*** TEXT SHOWN

July 25, 1925 (Saturday)
The Telegraph Agency of the Soviet Union was established.

July 26, 1925 (Sunday)
The French team of Robert Benoist and Albert Divo won the 1925 French Grand Prix, though the race was marred by the death of Antonio Ascari.
Petrovsky Stadium opened in Leningrad.
Born: Joseph Engelberger, physicist, engineer and entrepreneur, in Brooklyn, New York City (d. 2015); Ana María Matute, Spanish writer (d. 2014) 
Died: Antonio Ascari, 36, Italian race car driver (crashed while leading the French Grand Prix); William Jennings Bryan, 65, American politician and associate of the prosecution in the Scopes Trial; Gottlob Frege, 76, German mathematician and philosopher

July 27, 1925 (Monday)
Chicago Tribune correspondent George Seldes was ordered to leave Italy for refusing to alter the tone of his dispatches which displeased the Mussolini government.

******
*** LISTED ENTRIES

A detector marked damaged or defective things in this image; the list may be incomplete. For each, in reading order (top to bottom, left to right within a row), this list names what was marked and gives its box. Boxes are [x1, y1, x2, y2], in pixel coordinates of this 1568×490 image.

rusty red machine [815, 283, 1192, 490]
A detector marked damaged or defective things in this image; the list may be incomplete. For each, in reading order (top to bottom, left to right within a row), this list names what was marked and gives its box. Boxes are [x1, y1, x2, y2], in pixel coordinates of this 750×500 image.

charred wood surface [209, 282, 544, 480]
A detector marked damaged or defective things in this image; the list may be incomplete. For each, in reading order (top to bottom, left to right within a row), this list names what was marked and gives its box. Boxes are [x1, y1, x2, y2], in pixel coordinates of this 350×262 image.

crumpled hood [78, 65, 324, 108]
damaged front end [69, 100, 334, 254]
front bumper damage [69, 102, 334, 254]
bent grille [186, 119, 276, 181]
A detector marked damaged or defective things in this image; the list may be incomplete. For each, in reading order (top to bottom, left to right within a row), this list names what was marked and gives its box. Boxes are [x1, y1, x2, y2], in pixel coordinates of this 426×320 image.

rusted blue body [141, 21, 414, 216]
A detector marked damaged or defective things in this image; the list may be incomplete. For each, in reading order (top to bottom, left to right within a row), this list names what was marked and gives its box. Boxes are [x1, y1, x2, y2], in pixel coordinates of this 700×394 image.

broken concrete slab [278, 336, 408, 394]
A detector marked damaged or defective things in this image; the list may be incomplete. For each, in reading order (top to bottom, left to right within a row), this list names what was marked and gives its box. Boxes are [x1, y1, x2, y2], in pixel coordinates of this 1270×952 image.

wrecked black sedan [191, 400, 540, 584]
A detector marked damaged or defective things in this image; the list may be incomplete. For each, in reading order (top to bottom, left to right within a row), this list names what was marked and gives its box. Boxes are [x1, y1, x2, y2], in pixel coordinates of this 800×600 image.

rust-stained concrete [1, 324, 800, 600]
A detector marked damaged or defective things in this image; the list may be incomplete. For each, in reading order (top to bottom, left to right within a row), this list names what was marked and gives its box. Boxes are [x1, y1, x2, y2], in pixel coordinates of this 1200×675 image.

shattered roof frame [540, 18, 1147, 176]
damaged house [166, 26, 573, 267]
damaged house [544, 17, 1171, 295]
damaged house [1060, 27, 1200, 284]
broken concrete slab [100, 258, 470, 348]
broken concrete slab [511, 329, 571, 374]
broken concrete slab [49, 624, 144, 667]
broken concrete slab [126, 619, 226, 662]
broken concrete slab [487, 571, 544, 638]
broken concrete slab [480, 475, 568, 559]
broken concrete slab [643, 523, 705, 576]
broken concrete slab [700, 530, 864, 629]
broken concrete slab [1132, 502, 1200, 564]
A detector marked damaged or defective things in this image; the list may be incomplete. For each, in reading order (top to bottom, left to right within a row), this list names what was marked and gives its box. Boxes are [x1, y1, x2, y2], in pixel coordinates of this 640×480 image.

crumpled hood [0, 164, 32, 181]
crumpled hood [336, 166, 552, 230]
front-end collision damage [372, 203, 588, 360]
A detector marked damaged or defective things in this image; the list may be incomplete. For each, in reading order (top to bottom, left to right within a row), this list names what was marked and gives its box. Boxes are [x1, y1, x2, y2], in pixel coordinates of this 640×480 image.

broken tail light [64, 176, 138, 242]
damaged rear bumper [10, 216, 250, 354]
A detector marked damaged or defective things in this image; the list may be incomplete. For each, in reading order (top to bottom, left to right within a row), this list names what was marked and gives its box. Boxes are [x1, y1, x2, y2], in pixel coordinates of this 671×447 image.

******

GOALS:
• A. Extract from the July 1925 events list the passage starting with "The Telegraph Agency" and going on through "writer (d. 2014)", copied word for word.
• B. Put the lines of the records starting with the line with "this 750×500 image." and going on through the line with "charred wood surface [209, 282, 544, 480]", both included, into a JSON list of strings with one string per line. Leave out blank lines.
The July 1925 events list and the records are unrelated material.

RESULTS FOR EACH TASK:
• A.
The Telegraph Agency of the Soviet Union was established.

July 26, 1925 (Sunday)
The French team of Robert Benoist and Albert Divo won the 1925 French Grand Prix, though the race was marred by the death of Antonio Ascari.
Petrovsky Stadium opened in Leningrad.
Born: Joseph Engelberger, physicist, engineer and entrepreneur, in Brooklyn, New York City (d. 2015); Ana María Matute, Spanish writer (d. 2014)

• B.
[
  "A detector marked damaged or defective things in this image; the list may be incomplete. For each, in reading order (top to bottom, left to right within a row), this list names what was marked and gives its box. Boxes are [x1, y1, x2, y2], in pixel coordinates of this 750×500 image.",
  "charred wood surface [209, 282, 544, 480]"
]